----- Data shown -----

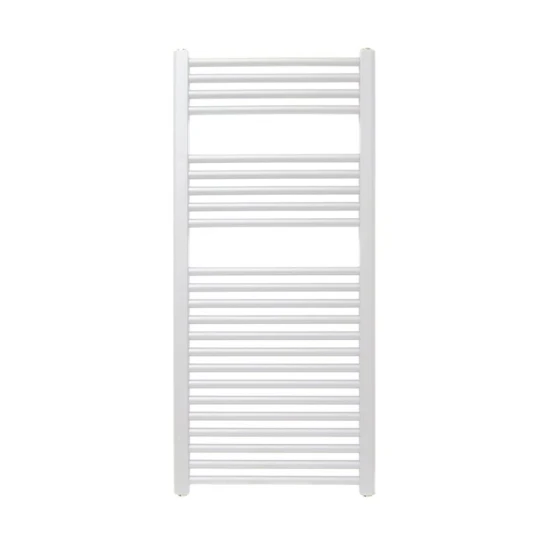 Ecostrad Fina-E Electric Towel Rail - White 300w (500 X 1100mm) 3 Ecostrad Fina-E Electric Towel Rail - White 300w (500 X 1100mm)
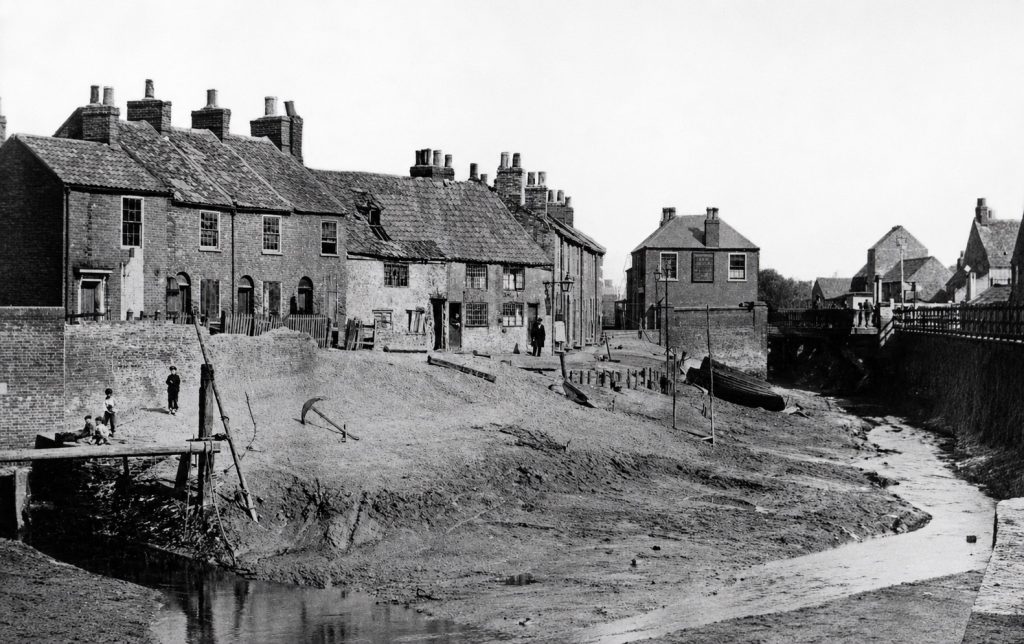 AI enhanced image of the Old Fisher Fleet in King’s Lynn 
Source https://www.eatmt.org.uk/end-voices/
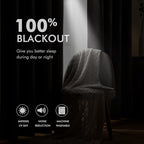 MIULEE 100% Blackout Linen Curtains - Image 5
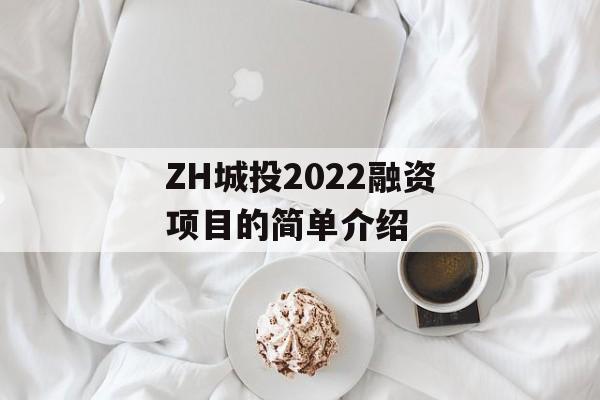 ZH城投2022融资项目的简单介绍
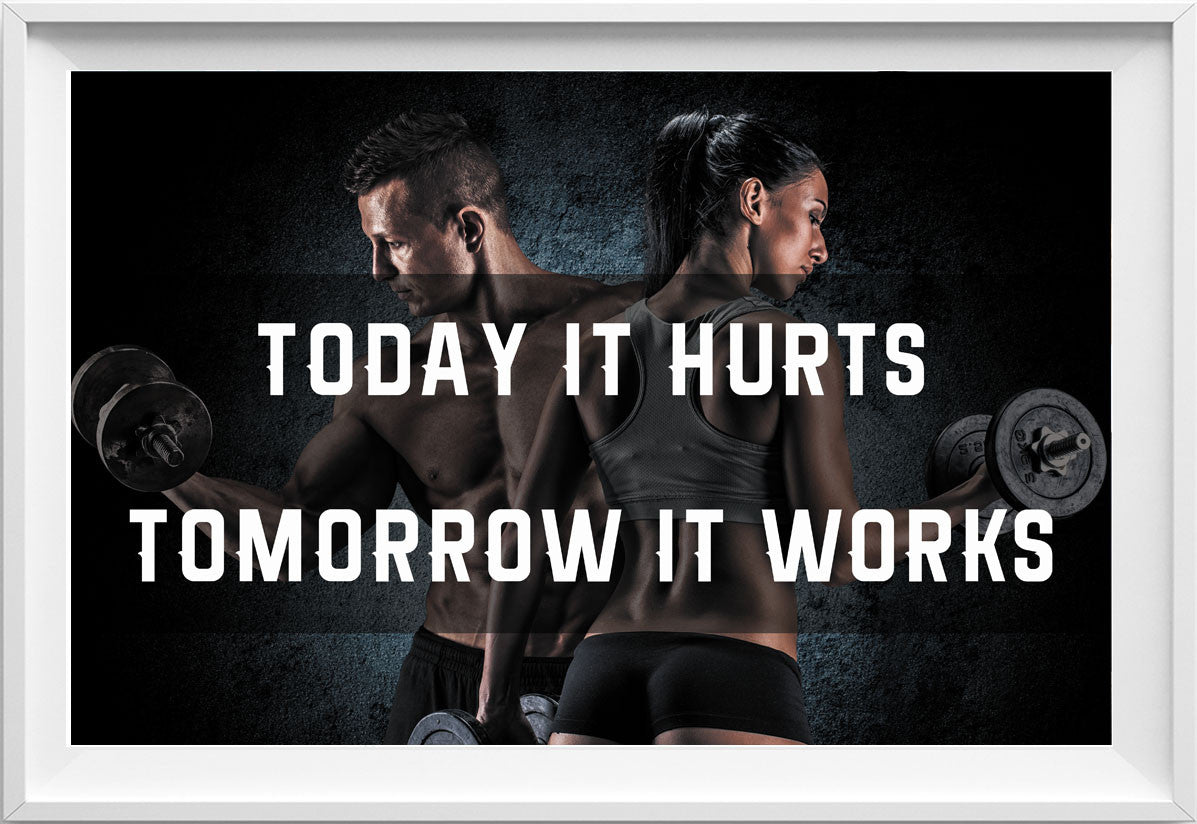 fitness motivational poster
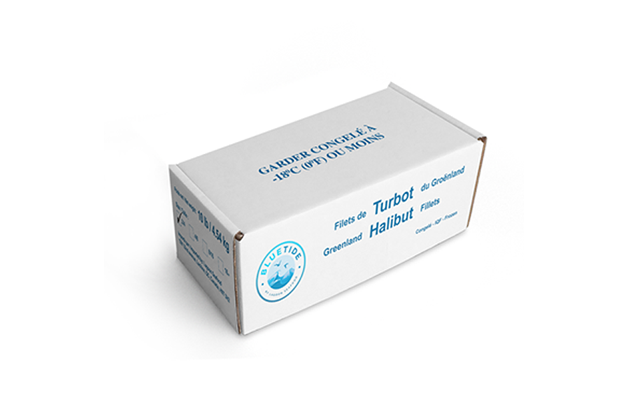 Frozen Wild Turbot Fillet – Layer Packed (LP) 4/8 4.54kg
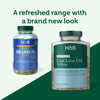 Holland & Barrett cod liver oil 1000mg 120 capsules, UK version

-----

■ Your goal
Go through the entries above and print each one exactly, minus the pictures.

■ Written solution
 Ecostrad Fina-E Electric Towel Rail - White 300w (500 X 1100mm) 3 Ecostrad Fina-E Electric Towel Rail - White 300w (500 X 1100mm)
 AI enhanced image of the Old Fisher Fleet in King’s Lynn 
Source https://www.eatmt.org.uk/end-voices/
 MIULEE 100% Blackout Linen Curtains - Image 5
 ZH城投2022融资项目的简单介绍
 fitness motivational poster
 Frozen Wild Turbot Fillet – Layer Packed (LP) 4/8 4.54kg
 Holland & Barrett cod liver oil 1000mg 120 capsules, UK version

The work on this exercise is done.